Reviewed by Paige Pagan
Review Source: Teaching for Change
Book Author: Jenny Sue Kostecki-Shaw
This picture book intends to teach early elementary children that despite living in different countries and coming from different cultures and lifestyles, friendships may still be forged based on similarities. Elliot and Kailash are pen pals who take each other on a journey into their lives and in the process, find that although they live in two different nations, they share many of the same things. Elliot is a Caucasian American boy who lives in a red brick building in a major city with his mother, father, baby sister, dog, and fish. Kailash is a boy from India who lives with 23 family members and a host of farm animals.
Regardless of those differences, both boys enjoy climbing trees — Elliot climbs up a tree to his tree house and Kailash climbs up a tree to where monkeys reside. They both ride with their friends to school — Elliot in a school bus and Kailash in a rickshaw. And both boys learn the alphabet in class — Elliot in English and Kailash in Hindi.
In Kostecki-Shaw’s contrast of the two boys’ lifestyles, she reinforces all the stereotypical norms about the United States versus all other countries. Readers are provided a fuller picture of Elliot who comes from a white nuclear family in an urban landscape. This normalizes the face of America being Caucasian and wealthy, disregarding America’s diversity across people, places, and social status. Descriptions of Kailash are less nuanced. Readers know that he comes from India, but not where in this vast nation. Instead, the picture children receive of India is based on popular iconography, such as the Taj Mahal and assumptions like all Indian families live in intergenerational homes; they cohabit their environment with animals; the main means of transportation are rickshaws, elephants, and camels; and the national language is Hindi. Both representations of the United States and India are not authentic.
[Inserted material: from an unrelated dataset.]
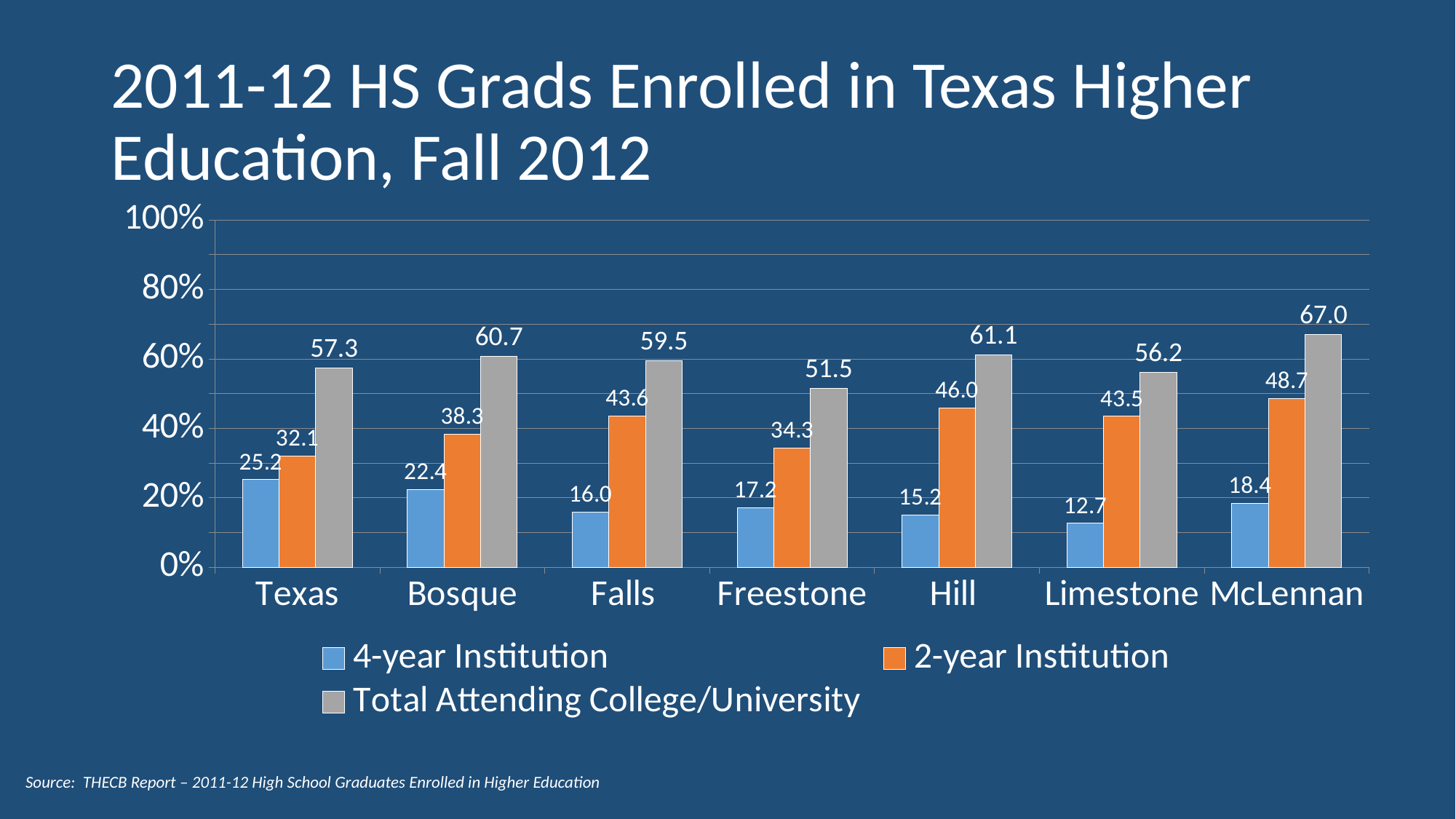
What is the difference between the 2-year Institution values for McLennan and Texas? 16.6 What is the title of the chart? 2011-12 HS Grads Enrolled in Texas Higher Education, Fall 2012 Which category has the highest Total Attending College/University value? McLennan Which is larger, the 4-year Institution value for Bosque or for Freestone? Bosque Which category has the lowest 4-year Institution value? Limestone How many categories are shown on the x axis? 7 What is the value for Total Attending College/University for McLennan? 67.0 What kind of chart is shown on the slide? Bar chart What is the value for 4-year Institution for Texas? 25.2 Which series is shown in orange? 2-year Institution What is the value for 2-year Institution for Hill? 46.0 How many series does the legend list? 3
In the illustration of Elliot’s world, the West is centered with the American flag in the middle, following the common trope of elevating American patriotism. On the other hand, the illustration of Kailash’s world is an all-green landscape with a single river flowing through it paired with stereotypical symbols of India such as the Bengal tiger, the lotus flower, and the elephant. These one-dimensional representations of both worlds are less a negative reflection of the boys’ worldviews and more on Kostecki-Shaw’s unoriginal typecasting.
Children are left with a conflation and contradiction — Kostecki-Shaw highlights the boys’ differences, while at the same time asserting they’re the same. I do not recommend this book. Alternatively, I suggest introducing children to texts such as Where Three Oceans Meet by Rajani Larocca, which paints a more authentic and whole picture of India and the differences between India and America.
Paige Pagan is a Social Justice Books Program Specialist at Teaching for Change.
Same, Same But Different by Jenny Sue Kostecki-Shaw
Published by Henry Holt and Company (BYR) on September 13, 2011
Reading Level: Grade K, Grades 1-2
Review Source: Teaching for Change
Publisher's Synopsis: Elliot lives in America, and Kailash lives in India. They are pen pals. By exchanging letters and pictures, they learn that they both love to climb trees, have pets, and go to school. Their worlds might look different, but they are actually similar. Same, same. But different!
Through an inviting point-of-view and colorful, vivid illustrations, this story shows how two boys living oceans apart can be the best of friends.